### Instructions to follow
Where does the string "Trends" occur in the entries below? Copy every line where it does.

(Source data)
-=-=-=-=-
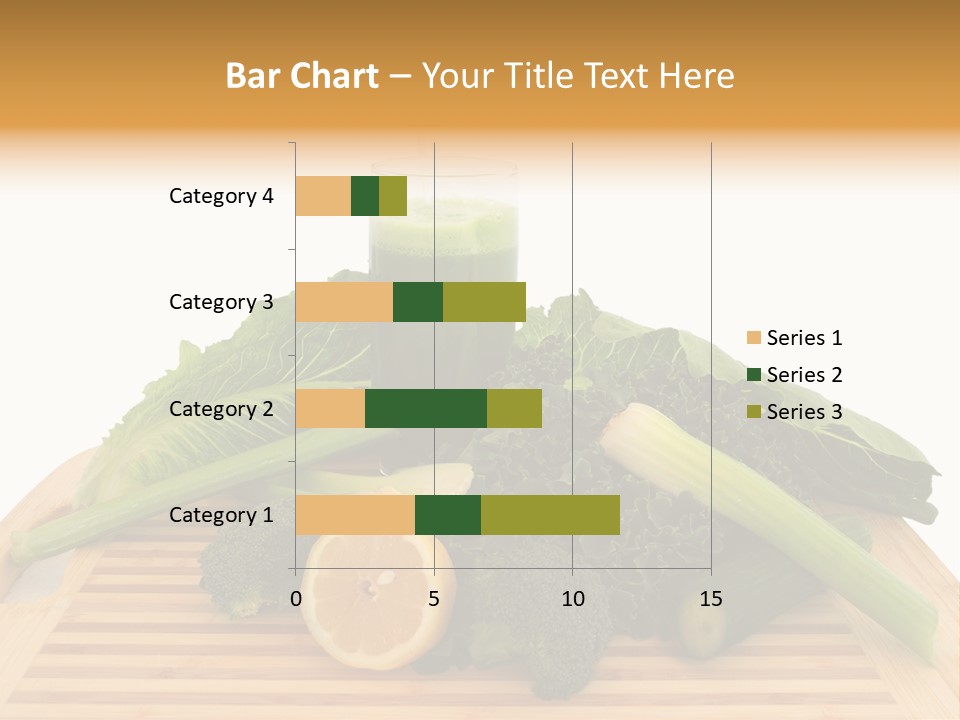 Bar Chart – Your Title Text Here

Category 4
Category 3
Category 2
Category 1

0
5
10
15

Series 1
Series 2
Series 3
-=-=-=-=-
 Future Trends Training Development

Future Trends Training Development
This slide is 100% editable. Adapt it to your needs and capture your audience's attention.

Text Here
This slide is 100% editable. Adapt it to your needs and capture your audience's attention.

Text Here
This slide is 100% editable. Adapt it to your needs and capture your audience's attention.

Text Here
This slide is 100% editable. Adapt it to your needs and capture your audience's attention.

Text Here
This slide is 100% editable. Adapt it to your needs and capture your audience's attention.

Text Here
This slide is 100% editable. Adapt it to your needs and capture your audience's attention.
-=-=-=-=-
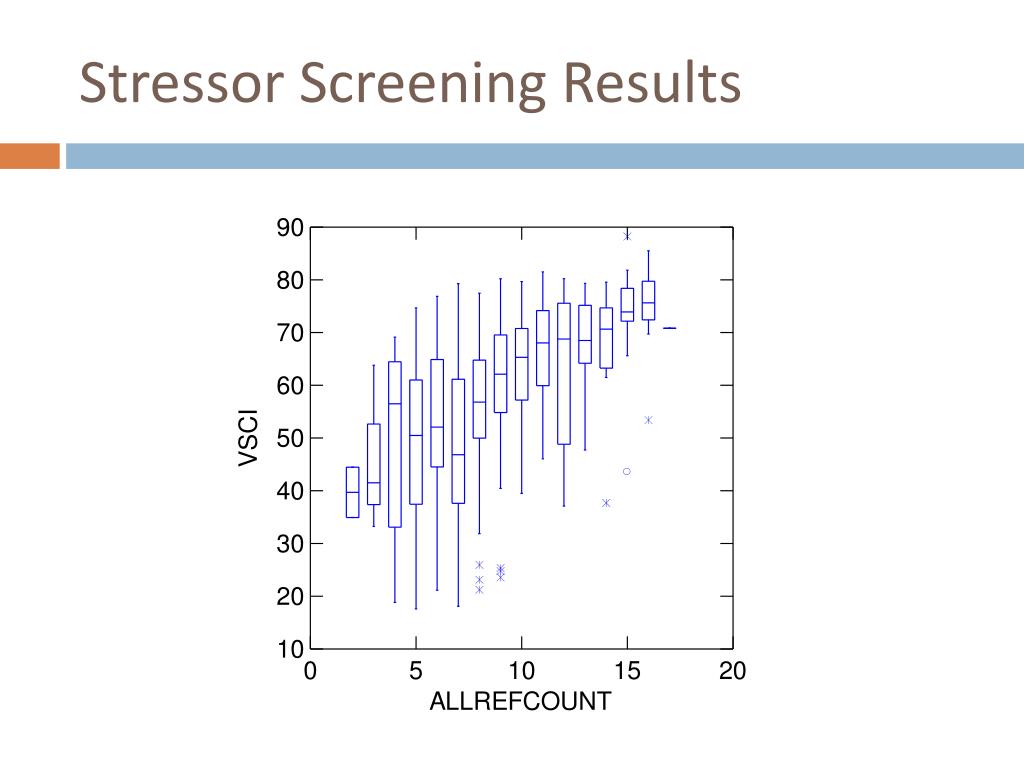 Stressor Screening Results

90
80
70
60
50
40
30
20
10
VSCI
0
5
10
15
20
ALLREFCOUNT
-=-=-=-=-
### Written reply
 Future Trends Training Development
Future Trends Training Development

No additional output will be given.